BankBoston shall not be responsible for and the Trust shall
indemnify and hold BankBoston harmless against any and all
losses, damages, costs, charges, counsel fees, payments,
expenses and liability arising out of or attributable to the
Trust's refusal or failure to comply with the terms of this
Agreement, or which arise out of the Trust's lack of good
faith, negligence, or willful misconduct, or which arise out
of the breach of any representation or warranty of the Trust
hereunder.
Provided, however, that BankBoston shall not be protected by
this Article 5.B. from liability for any act or omission
resulting from BankBoston' lack of good faith, negligence,
willful misconduct, or failure to meet the standard of care
set forth in Article 5.A., above.
C. Indemnification by BankBoston.
BankBoston shall indemnify and hold the Trust harmless against
any and all losses, damages, costs, charges, reasonable
counsel fees, payments, expenses and liability arising out of
any action or failure or omission to act by BankBoston as a
result of BankBoston' lack of good faith, negligence, willful
misconduct, or failure to meet the standard of care set forth
in Article 5.A above.
D. Notification.
In order that the indemnification provisions contained in this
Article 5 shall apply, upon the assertion of a claim for which
either party may be required to indemnify the other, the party
seeking indemnification shall promptly notify the other party
of such assertion, and shall keep the other party advised with
respect to all developments concerning such claim. The party
who may be required to indemnify shall have the option to
participate with the party seeking indemnification in the
defense of such claim.
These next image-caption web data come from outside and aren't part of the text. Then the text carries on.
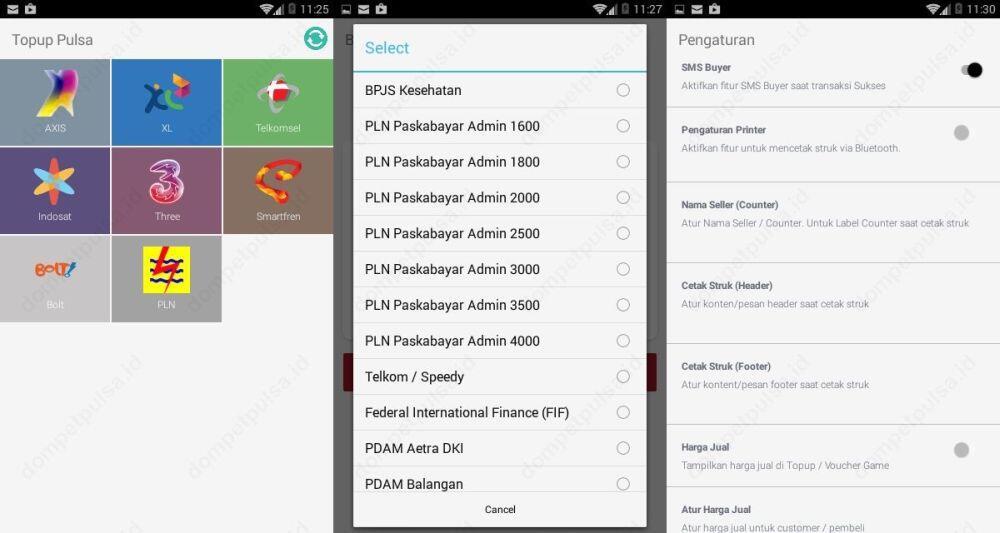 Dompet Pulsa, Aplikasi Bisnis Agen Jual Pulsa & PPOB @Jakarta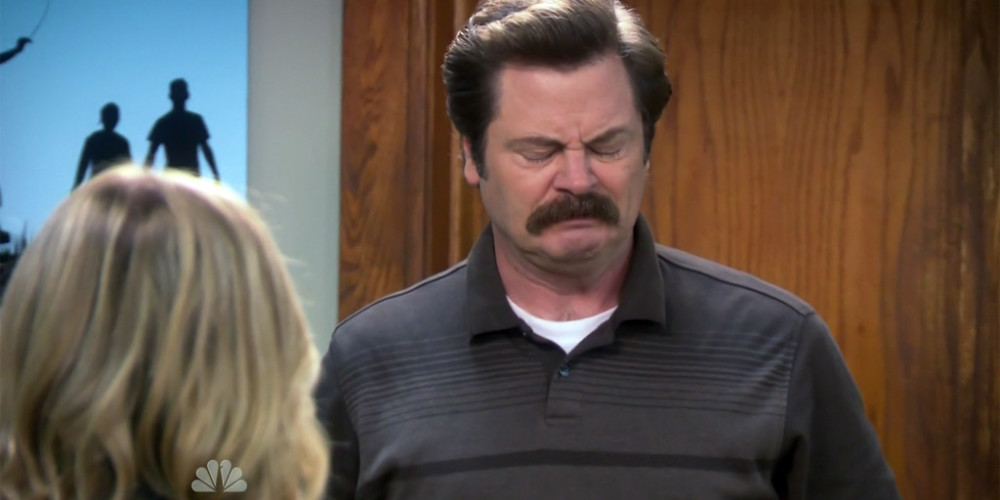Ron Swanson's claymore mine was a toy filled with balloons and confetti picture2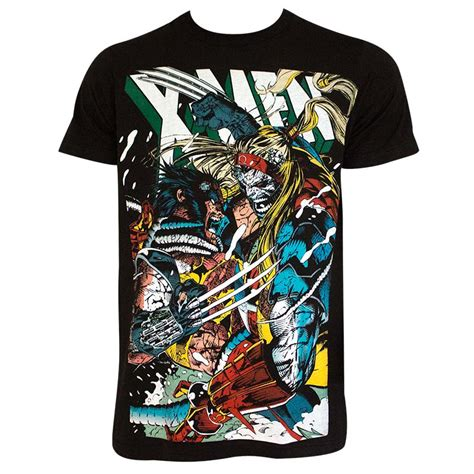 X Tshirt Mens Black by S Black Wolverine Vs Omega T Shirt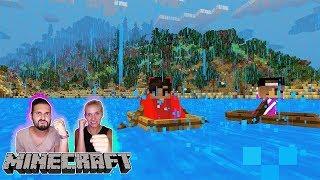 ÜBERLEBEN AUF FREMDEM PLANETEN! SCHAFFEN KAAN + NINA DAS? Minecraft zwischen Wüsten Schnee Bergen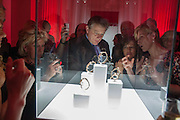 MARK TOULSON, Cartier Tank Anglaise launch. Kensington Palace Orangery, London.  19 April 2012.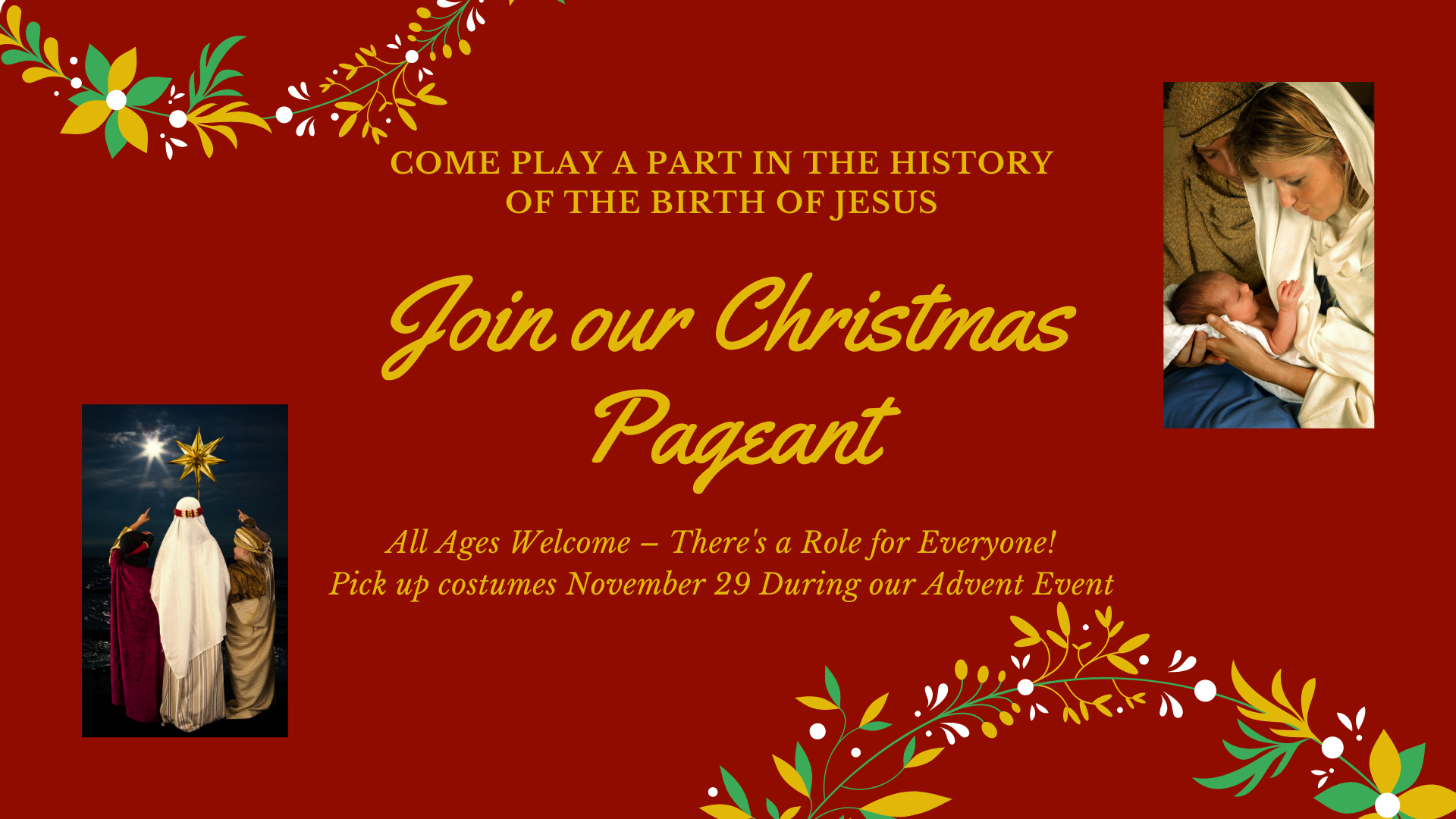 copy-of-join-the-pageant_259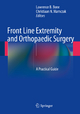 Front Line Extremity and Orthopaedic Surgery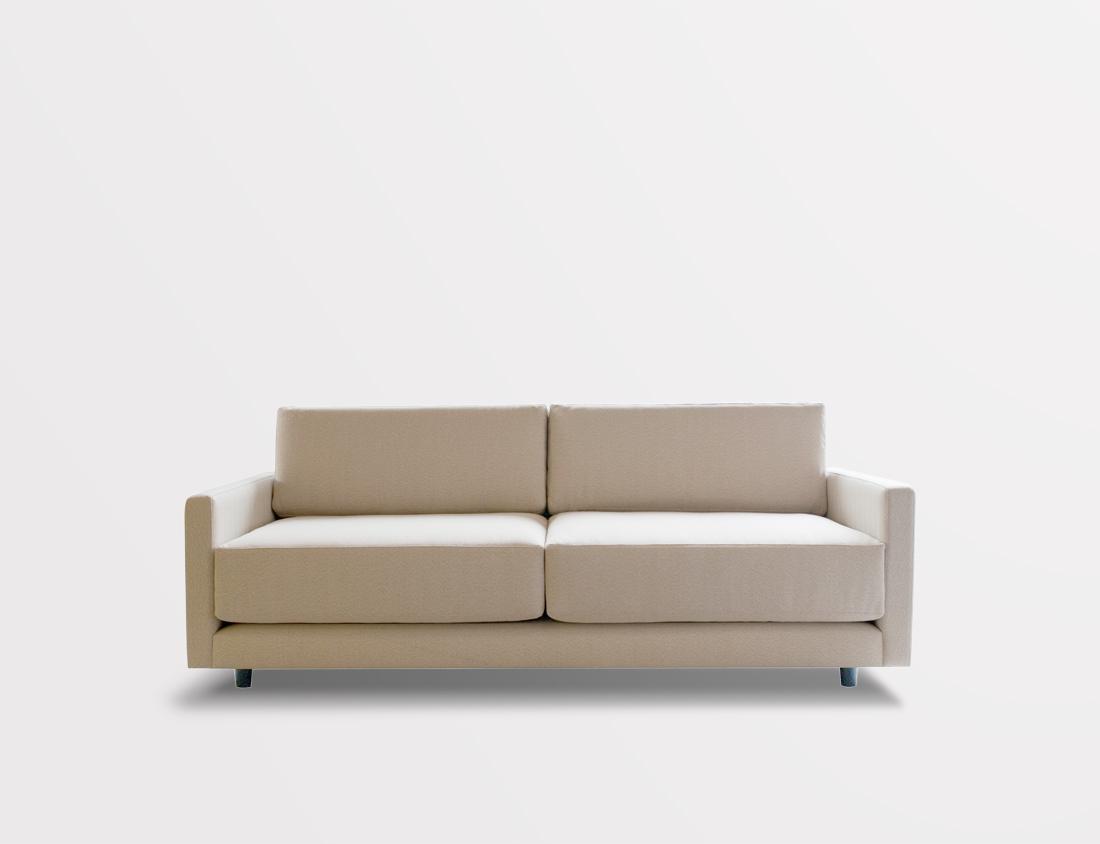Mojo Sofa1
The party seeking indemnification shall
in no case confess any claim or make any compromise in any
case in which the other party may be required to indemnify it
except with the other party's prior written consent.
Article 6. Term.
This Agreement shall continue in effect for one year from the date of its
execution, and thereafter for successive periods of one year if the form of this
Agreement is approved at least annually by the Trustees of the Trust, including
a majority of the members of the Board of Trustees of the Trust who are not
interested persons of the Trust and have no direct or indirect financial
interest in the operation of the Trust's Plan or in any related documents to the
Plan ("Disinterested Trustees") cast in person at a meeting called for that
purpose.
Article 7. Termination of Agreement.
Notwithstanding Article 6, this Agreement may be terminated as follows:
(a) at any time, without the payment of any penalty, by the vote
of a majority of the Disinterested Trustees of the Trust or by
a vote of a majority of the outstanding voting securities of
the Trust as defined in the Investment Company Act of 1940 on
not more than sixty (60) days' written notice to BankBoston;
(b) automatically in the event of the Agreement's assignment as
defined in the Investment Company Act of 1940; and
(c) by either party without cause upon sixty (60) days' written
notice to the other.
Article 8. Amendments to the Agreement.
This Agreement may be amended or modified by a written agreement executed
by both parties and authorized or approved by a resolution of the Trustees of
the Trust.
Article 9. Amendments to the Plan.
In the event an issue pertaining to the Plan is submitted to the
shareholders of the Trust for their approval, BankBoston will vote any shares
held for its own account in the same proportion as the vote of those shares held
for its customers' accounts.
Article 10. Interpretive and Additional Provisions.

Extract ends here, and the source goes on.